Change "denim jacket" to "jean jacket" in the stretch from the line containing "Arrange the objects" through the end of the data, and write those lines out again with nothing else altered and no pictures included.

§ Records for this task:
----

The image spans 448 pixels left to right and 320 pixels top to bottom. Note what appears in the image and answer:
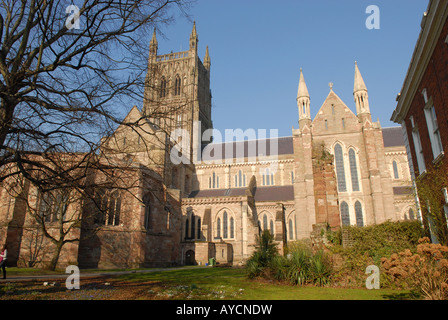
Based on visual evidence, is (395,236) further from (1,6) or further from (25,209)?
(25,209)

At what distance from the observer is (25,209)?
78.7ft

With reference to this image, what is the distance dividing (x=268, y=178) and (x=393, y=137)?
18.9 m

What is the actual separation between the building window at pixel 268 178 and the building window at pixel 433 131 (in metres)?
33.9

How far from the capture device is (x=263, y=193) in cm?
4341

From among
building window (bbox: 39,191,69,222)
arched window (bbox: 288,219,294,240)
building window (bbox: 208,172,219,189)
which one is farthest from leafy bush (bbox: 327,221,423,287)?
building window (bbox: 208,172,219,189)

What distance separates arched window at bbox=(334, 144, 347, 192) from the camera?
1362 inches

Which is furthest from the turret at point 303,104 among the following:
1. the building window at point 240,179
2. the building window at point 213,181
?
the building window at point 213,181

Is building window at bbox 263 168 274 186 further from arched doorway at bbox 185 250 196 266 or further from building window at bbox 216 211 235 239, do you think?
arched doorway at bbox 185 250 196 266

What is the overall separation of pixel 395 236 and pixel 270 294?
7669 mm

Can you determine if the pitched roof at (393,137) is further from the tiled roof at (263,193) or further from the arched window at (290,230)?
the arched window at (290,230)

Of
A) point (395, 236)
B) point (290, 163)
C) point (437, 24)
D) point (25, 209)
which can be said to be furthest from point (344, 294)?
point (290, 163)

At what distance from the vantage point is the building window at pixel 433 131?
42.4 ft

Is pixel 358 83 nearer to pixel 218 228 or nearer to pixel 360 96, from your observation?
pixel 360 96

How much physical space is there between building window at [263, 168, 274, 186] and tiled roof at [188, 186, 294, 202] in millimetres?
2448
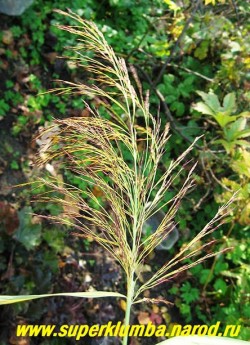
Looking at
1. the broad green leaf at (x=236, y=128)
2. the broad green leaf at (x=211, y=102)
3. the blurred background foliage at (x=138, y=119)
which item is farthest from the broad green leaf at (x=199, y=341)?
the broad green leaf at (x=211, y=102)

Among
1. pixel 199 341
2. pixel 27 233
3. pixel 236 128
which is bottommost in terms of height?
pixel 27 233

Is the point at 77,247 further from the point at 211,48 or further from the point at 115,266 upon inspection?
the point at 211,48

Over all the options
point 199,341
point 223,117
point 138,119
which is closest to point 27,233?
point 223,117

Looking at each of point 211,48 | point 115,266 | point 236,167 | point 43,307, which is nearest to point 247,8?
point 211,48

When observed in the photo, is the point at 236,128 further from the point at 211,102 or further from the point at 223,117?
the point at 211,102

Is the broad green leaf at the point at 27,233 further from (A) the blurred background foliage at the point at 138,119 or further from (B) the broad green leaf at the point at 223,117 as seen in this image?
(B) the broad green leaf at the point at 223,117

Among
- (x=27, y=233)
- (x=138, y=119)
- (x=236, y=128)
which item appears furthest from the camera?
(x=138, y=119)

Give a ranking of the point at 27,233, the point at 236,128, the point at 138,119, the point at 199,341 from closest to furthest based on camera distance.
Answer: the point at 199,341
the point at 27,233
the point at 236,128
the point at 138,119

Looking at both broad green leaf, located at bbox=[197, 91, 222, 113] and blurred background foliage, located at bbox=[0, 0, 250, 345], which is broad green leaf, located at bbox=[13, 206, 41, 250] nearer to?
blurred background foliage, located at bbox=[0, 0, 250, 345]

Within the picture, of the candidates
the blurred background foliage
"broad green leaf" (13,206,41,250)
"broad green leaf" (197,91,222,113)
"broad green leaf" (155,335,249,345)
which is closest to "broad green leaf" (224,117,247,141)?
the blurred background foliage
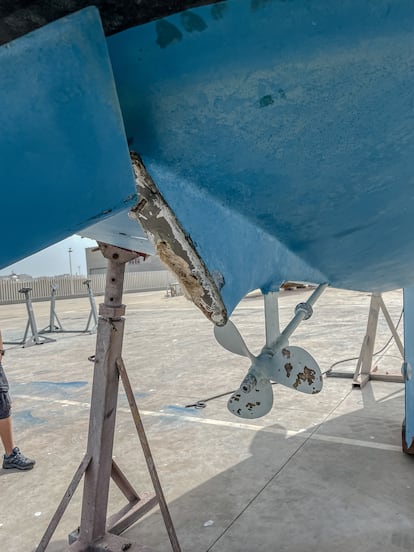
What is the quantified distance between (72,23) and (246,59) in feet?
1.25

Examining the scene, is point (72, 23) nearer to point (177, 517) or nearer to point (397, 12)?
point (397, 12)

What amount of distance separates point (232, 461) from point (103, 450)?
1.44m

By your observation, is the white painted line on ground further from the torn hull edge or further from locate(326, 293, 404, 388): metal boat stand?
the torn hull edge

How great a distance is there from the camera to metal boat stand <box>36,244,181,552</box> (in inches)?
98.1

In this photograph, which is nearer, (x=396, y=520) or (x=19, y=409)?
(x=396, y=520)

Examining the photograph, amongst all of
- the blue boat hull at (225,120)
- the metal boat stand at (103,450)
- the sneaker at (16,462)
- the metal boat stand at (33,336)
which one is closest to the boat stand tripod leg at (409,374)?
the metal boat stand at (103,450)

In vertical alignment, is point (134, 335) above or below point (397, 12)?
below

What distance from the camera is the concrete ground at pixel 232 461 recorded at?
269cm

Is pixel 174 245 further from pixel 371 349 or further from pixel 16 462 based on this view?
pixel 371 349

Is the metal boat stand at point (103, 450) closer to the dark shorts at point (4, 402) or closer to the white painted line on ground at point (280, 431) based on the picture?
the dark shorts at point (4, 402)

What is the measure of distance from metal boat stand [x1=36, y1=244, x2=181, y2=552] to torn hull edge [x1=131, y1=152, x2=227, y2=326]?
1.41 m

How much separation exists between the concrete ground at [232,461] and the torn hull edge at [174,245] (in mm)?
1920

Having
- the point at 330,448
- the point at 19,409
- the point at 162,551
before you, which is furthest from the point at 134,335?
the point at 162,551

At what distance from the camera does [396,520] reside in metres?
2.69
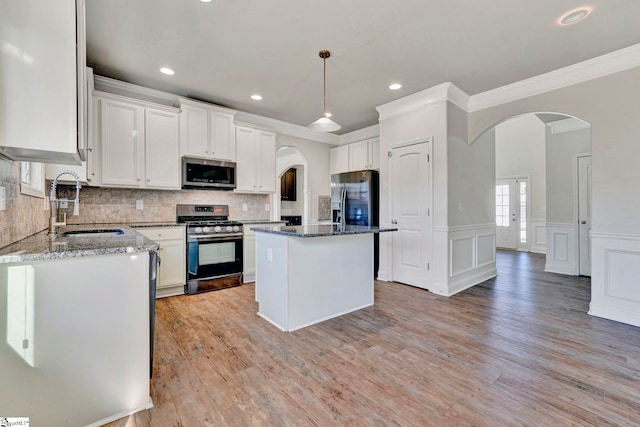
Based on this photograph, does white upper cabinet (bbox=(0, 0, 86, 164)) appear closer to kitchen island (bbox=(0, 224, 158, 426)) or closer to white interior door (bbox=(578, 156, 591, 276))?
kitchen island (bbox=(0, 224, 158, 426))

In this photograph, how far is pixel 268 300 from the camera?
287cm

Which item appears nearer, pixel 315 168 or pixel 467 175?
pixel 467 175

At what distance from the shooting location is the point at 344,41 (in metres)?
2.67

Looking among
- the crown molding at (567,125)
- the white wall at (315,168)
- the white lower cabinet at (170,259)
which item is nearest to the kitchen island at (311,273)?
the white lower cabinet at (170,259)

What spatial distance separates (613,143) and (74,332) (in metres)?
4.58

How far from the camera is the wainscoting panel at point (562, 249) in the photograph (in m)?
4.72

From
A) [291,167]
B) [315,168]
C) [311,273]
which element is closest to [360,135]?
[315,168]

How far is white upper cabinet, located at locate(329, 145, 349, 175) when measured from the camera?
223 inches

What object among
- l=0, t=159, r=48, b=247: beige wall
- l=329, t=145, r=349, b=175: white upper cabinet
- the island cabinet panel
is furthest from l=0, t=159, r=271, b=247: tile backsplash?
the island cabinet panel

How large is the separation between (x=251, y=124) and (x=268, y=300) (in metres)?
2.80

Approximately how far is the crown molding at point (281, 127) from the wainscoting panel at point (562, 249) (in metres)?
4.20

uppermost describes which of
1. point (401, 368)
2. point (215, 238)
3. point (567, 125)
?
point (567, 125)

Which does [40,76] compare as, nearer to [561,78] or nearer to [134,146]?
[134,146]

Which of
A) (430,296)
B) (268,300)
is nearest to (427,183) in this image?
(430,296)
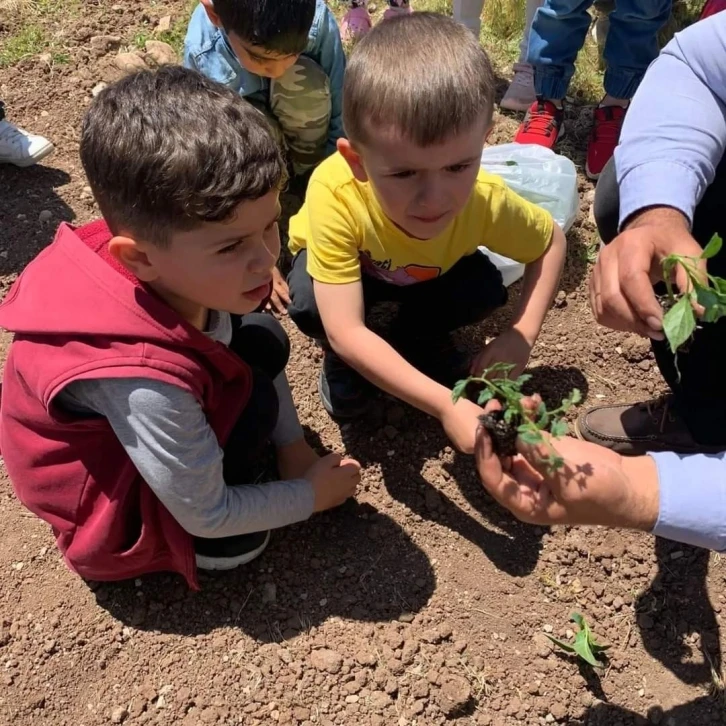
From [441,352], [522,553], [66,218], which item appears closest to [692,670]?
[522,553]

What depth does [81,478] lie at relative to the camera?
1835mm

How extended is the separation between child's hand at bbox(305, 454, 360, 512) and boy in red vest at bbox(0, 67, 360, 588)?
0.21 meters

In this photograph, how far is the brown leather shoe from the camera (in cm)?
247

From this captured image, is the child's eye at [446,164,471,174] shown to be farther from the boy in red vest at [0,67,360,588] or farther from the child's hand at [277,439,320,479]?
the child's hand at [277,439,320,479]

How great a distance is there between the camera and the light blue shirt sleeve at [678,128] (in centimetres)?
184

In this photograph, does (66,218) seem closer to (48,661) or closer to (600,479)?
(48,661)

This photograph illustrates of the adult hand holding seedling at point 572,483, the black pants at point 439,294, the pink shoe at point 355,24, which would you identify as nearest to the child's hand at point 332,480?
the black pants at point 439,294

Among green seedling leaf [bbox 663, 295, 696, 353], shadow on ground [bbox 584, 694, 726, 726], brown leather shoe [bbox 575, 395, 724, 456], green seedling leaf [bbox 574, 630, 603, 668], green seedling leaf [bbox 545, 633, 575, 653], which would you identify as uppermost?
green seedling leaf [bbox 663, 295, 696, 353]

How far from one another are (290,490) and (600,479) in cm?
89

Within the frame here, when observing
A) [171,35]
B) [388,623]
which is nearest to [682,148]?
[388,623]

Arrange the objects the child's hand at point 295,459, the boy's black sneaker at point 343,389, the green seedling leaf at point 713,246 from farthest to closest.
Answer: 1. the boy's black sneaker at point 343,389
2. the child's hand at point 295,459
3. the green seedling leaf at point 713,246

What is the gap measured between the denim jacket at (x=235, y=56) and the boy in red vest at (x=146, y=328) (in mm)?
1332

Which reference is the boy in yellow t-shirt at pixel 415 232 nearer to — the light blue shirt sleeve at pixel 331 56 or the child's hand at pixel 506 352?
the child's hand at pixel 506 352

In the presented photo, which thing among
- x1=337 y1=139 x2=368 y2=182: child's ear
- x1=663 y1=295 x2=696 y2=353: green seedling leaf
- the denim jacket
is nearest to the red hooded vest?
x1=337 y1=139 x2=368 y2=182: child's ear
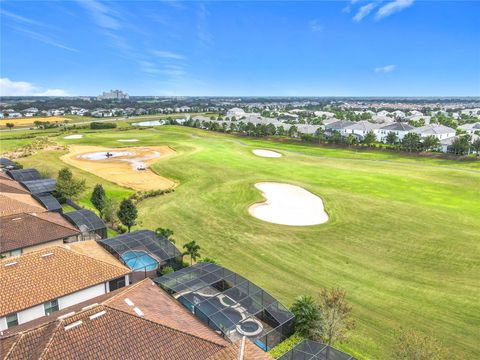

----

§ Exercise result:
Arrange the objects the child's hand at point 295,459, the boy's black sneaker at point 343,389, the green seedling leaf at point 713,246 from farthest to closest.
Answer: 1. the boy's black sneaker at point 343,389
2. the child's hand at point 295,459
3. the green seedling leaf at point 713,246

What is the gap measured between the jean jacket at (x=235, y=56) and the boy in red vest at (x=146, y=328) (in mm)?
1332

Which reference is the boy in yellow t-shirt at pixel 415 232 nearer to — the light blue shirt sleeve at pixel 331 56 or the child's hand at pixel 506 352?
the child's hand at pixel 506 352

In the presented photo, which thing among
- x1=337 y1=139 x2=368 y2=182: child's ear
- x1=663 y1=295 x2=696 y2=353: green seedling leaf
- the jean jacket
is nearest to the red hooded vest?
x1=337 y1=139 x2=368 y2=182: child's ear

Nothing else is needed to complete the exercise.